Bio: Correggio
(1489-1534)


Special thanks to the Microsoft Corporation for permission to use following biographical information from Microsoft® Encarta '97:


Correggio, whose real name was Antonio Allegri, was an Italian Renaissance painter whose innovations in depicting space and movement anticipated the baroque style.

Born in Correggio, Allegri studied painting reputedly with an uncle and with Francesco Bianchi-Ferrari in Modena. His work was influenced by Andrea Mantegna and Leonardo da Vinci. Settling in Parma in 1518, Correggio painted his first set of frescoes in the Abbess's Salon of the Convent of San Paolo; they are known collectively as Diana Returning from the Chase. This work is notable for the extreme foreshortening of the cherubs placed in many small panels around the room.

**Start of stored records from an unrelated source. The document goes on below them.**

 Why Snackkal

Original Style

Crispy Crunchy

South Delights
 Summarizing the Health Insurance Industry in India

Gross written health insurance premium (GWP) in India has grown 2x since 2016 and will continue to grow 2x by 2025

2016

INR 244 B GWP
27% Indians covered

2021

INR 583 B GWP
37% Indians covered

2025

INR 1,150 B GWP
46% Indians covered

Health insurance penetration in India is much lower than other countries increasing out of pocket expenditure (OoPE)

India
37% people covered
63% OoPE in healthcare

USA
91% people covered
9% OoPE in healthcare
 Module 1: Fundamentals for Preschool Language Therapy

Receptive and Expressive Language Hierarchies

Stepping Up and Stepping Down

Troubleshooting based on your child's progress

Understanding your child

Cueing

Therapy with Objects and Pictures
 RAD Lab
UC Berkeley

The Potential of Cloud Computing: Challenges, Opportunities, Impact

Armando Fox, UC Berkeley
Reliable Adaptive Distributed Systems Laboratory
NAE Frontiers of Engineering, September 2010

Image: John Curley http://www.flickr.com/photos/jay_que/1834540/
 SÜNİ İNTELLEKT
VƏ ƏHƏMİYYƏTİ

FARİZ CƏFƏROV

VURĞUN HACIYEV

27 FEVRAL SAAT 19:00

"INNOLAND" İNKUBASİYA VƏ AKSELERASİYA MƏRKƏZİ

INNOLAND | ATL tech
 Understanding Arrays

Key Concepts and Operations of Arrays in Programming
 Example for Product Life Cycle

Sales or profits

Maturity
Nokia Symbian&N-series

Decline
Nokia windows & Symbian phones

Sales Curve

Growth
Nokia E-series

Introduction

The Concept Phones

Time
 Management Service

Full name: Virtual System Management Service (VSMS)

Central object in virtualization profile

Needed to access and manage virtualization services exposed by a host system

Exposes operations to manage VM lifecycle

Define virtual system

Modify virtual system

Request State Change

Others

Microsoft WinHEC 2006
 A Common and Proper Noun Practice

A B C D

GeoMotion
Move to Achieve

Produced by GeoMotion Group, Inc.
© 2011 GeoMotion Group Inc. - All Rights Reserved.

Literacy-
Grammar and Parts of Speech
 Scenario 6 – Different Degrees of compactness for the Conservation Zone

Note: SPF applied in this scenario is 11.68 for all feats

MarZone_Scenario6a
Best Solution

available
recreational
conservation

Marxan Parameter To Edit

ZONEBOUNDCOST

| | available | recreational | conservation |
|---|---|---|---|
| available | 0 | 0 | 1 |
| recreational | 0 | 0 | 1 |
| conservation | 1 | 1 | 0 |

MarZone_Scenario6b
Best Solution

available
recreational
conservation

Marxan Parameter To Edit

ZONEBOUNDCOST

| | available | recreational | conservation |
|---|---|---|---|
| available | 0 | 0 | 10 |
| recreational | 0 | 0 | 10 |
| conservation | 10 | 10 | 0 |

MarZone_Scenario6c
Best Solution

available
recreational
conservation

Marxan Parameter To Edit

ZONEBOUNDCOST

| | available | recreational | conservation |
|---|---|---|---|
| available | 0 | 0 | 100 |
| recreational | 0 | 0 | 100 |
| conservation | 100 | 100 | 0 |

From 1520 to 1524, Correggio worked on the fresco The Ascension of Christ in the cupola of the Church of San Giovanni Evangelista, in Parma. The skillful use of light and shadow and luminous colors enhance the illusionistic technique, which makes the scene seem to extend beyond the physical limits of the dome. Similar but more complex effects can be observed in The Assumption of the Virgin (1526-1530) in the Cathedral of Parma. He returned to Correggio about 1530, after the death of his wife, before completing other decorations in the cathedral.

Correggio's paintings are characterized by sensuous nude figures, colors that have a cool, silvery sheen, great skill in foreshortening, and originality of perspective. About 40 of his canvases exist. All represent religious and mythological subjects. The religious paintings, such as the Madonna and Saint Jerome, also called Day (1527?, Parma Gallery) and Holy Night (1530?, Dresden Gallery), are distinguished usually by a pearly tonality. The nudes in his mythological scenes, notably Jupiter and Io (1532?, Art History Museum, Vienna) and Jupiter and Antiope (1532?, Musée du Louvre, Paris), express spiritual ecstasy similar to that of his religious figures. The painters of the Carracci family, the 16th-century Bolognese founders of the eclectic school, and Correggio's pupil Il Parmigianino incorporated Correggio's style into their work.